Depois de pronta, apesar do baixo teor alcoólico, por conta do processo de fermentação, a bebida pode enganar aqueles que se empolgam, alerta Antônia. "É uma bebida que nem todos conhecem, mas quando provam, passam a dar valor. Acho que, acima de tudo, ela é muito saudável e nutritiva, contanto que você não exagere", frisa.
Para fazer em casa
Prepare seu próprio aluá com receita de dona Antônia:
Ingredientes
Modo de preparo
Herança Familiar
Se para muitas famílias o aluá traz uma carga emocional, são poucos os empreendedores que conseguem incorporar a tradição ao seu negócio. Há 32 anos, a Doce Gula oferece o aluá no cardápio de seu arraiá.
"Como uma boa nordestina, cresci em meio às receitas que compõem nossa cultura alimentar. Minha família toda tem um pé na cozinha, e o aluá era o clássico refrigerante das nossas festas juninas", compartilha a proprietária e chef Sílvia Helena Vasconcelos.
Durante o período junino, a bebida é vendida em copo de 300 ml (R$ 13,90) e no litro (R$ 27,90), após passar pela espera tradicional do preparo, que requer três dias de fermentação natural com pão, água e especiarias.
Ofertando outras bebidas típicas da festividade, como o chá do Pai de Santo Antônio nas sextas-feiras, Sílvia frisa a importância da produção que mantém as tradições vivas.

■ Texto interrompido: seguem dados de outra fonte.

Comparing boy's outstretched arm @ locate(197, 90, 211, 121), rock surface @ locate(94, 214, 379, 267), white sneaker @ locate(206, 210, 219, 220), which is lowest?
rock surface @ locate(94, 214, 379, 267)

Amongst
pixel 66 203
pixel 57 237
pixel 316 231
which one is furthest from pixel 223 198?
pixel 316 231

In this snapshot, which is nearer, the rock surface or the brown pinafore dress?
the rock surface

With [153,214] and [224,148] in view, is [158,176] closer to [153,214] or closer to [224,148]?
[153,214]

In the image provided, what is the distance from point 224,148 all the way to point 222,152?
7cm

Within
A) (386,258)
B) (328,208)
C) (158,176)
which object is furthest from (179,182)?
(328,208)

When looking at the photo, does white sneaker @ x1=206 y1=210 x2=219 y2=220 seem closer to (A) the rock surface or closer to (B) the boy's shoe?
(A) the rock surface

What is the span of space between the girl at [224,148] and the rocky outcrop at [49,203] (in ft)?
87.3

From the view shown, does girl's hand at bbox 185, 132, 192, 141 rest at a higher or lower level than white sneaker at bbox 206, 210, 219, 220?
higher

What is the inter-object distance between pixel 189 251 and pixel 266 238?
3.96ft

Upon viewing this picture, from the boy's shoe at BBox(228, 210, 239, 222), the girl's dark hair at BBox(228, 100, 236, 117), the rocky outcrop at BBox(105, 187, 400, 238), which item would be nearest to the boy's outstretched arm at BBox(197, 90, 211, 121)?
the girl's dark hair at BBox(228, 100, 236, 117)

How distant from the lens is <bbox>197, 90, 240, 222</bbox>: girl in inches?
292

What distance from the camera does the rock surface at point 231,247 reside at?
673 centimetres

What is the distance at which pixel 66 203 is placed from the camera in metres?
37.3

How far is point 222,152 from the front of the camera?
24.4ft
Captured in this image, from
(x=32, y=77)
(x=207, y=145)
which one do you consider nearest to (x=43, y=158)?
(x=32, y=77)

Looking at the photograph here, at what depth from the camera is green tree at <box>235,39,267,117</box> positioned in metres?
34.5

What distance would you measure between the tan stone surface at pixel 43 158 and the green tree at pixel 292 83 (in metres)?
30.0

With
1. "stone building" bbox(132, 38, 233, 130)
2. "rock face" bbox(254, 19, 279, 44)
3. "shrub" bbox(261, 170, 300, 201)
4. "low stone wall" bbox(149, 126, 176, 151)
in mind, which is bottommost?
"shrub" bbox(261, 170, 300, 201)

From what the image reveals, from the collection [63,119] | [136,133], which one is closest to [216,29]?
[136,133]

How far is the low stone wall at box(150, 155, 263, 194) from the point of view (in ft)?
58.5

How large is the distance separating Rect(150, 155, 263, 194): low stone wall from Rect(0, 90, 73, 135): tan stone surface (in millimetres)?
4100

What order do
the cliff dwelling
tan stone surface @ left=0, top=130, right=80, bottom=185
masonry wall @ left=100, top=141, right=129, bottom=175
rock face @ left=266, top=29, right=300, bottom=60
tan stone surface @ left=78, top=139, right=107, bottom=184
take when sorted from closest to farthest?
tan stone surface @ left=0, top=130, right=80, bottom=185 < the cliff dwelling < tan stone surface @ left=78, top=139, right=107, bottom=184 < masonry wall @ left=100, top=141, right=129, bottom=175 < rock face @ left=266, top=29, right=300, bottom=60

"Infelizmente, é uma tradição que está se perdendo com o passar dos anos. Vejo muita gente que nunca ouviu falar. É por isso que faço questão de produzir e sugerir que as pessoas ao menos provem. Gosto de contar a história por trás da receita e mostrar sua representatividade na nossa cultura popular", afirma Sílvia.